▶ [EXERCISE DATA]
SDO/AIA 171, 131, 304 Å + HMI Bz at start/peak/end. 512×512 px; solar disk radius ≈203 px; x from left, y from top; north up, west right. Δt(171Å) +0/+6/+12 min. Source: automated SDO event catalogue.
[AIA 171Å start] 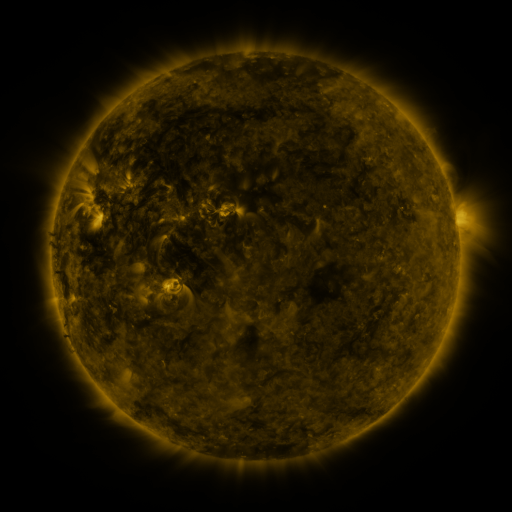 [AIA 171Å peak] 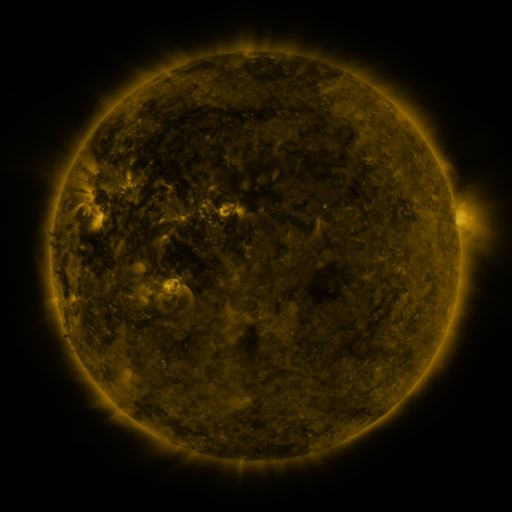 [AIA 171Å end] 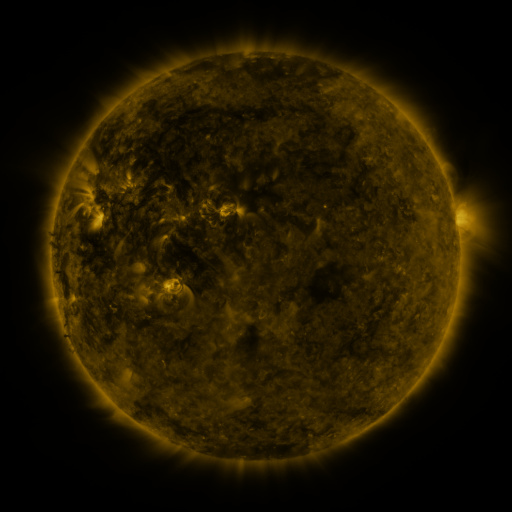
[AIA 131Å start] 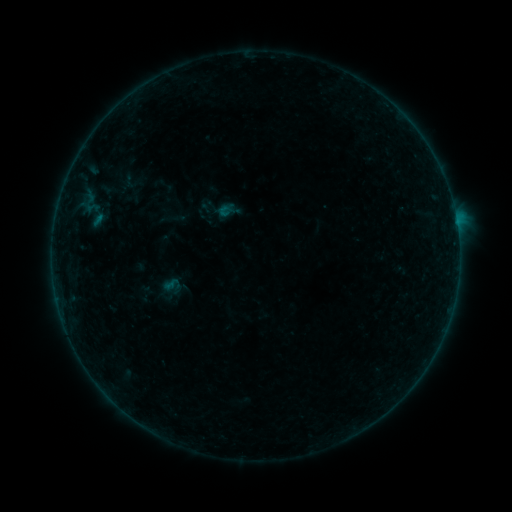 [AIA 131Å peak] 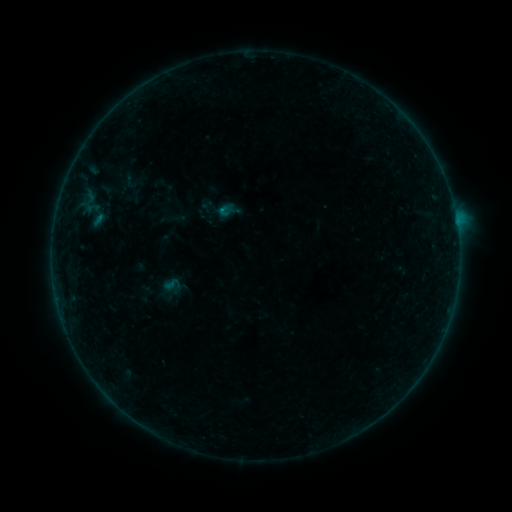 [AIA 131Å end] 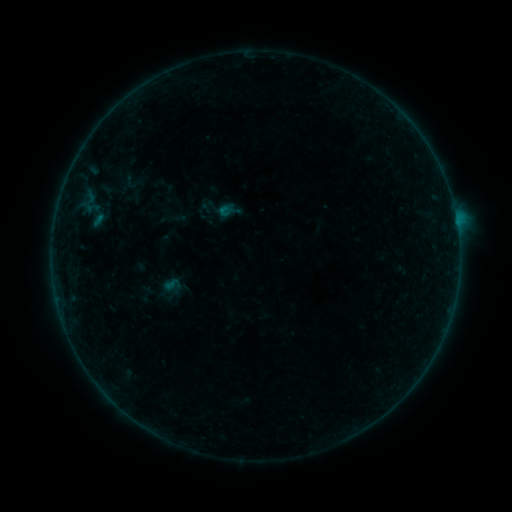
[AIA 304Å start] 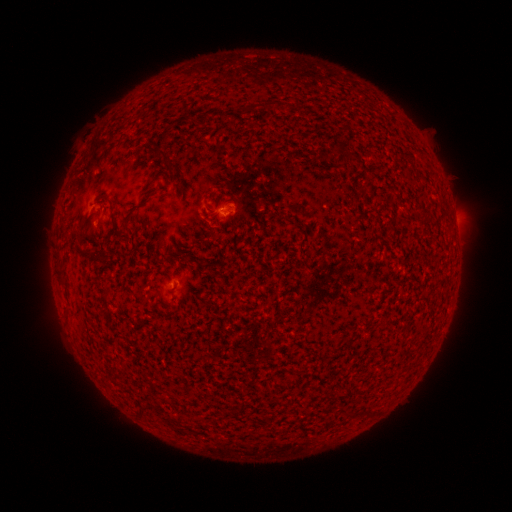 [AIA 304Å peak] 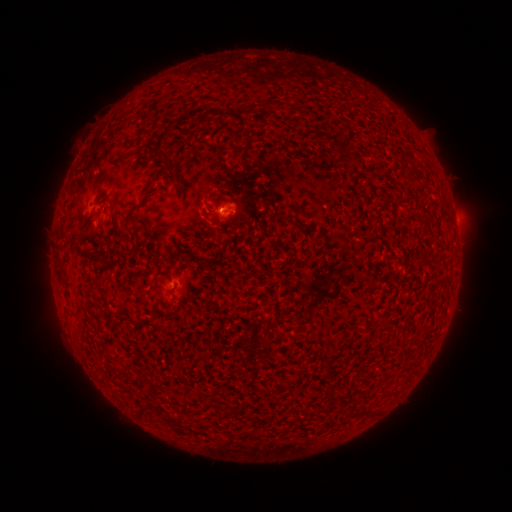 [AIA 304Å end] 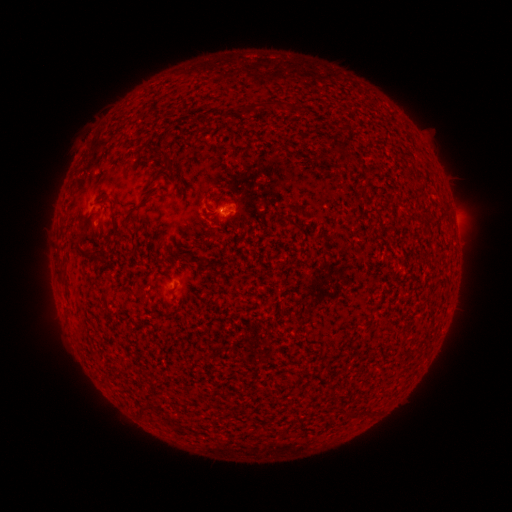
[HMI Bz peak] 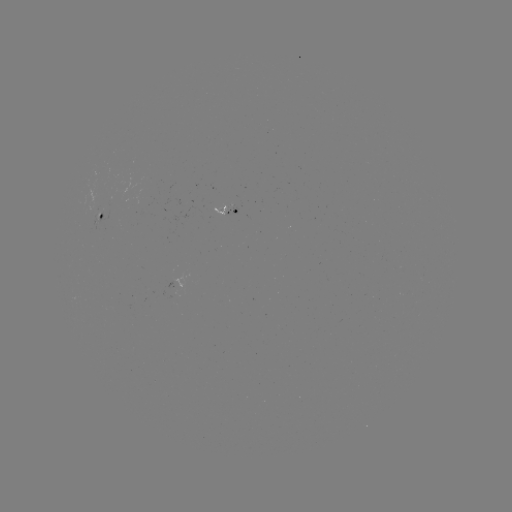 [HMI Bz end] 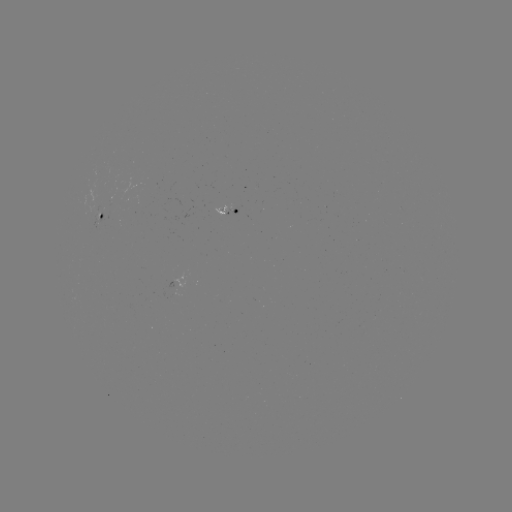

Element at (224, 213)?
B2.1 flare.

▶ [SET PROBLEM] Gather each line of the entries that contains the word "from", treating uppercase and lowercase letters as different.

▶ [WRITTEN RESPONSE]
SDO/AIA 171, 131, 304 Å + HMI Bz at start/peak/end. 512×512 px; solar disk radius ≈203 px; x from left, y from top; north up, west right. Δt(171Å) +0/+6/+12 min. Source: automated SDO event catalogue.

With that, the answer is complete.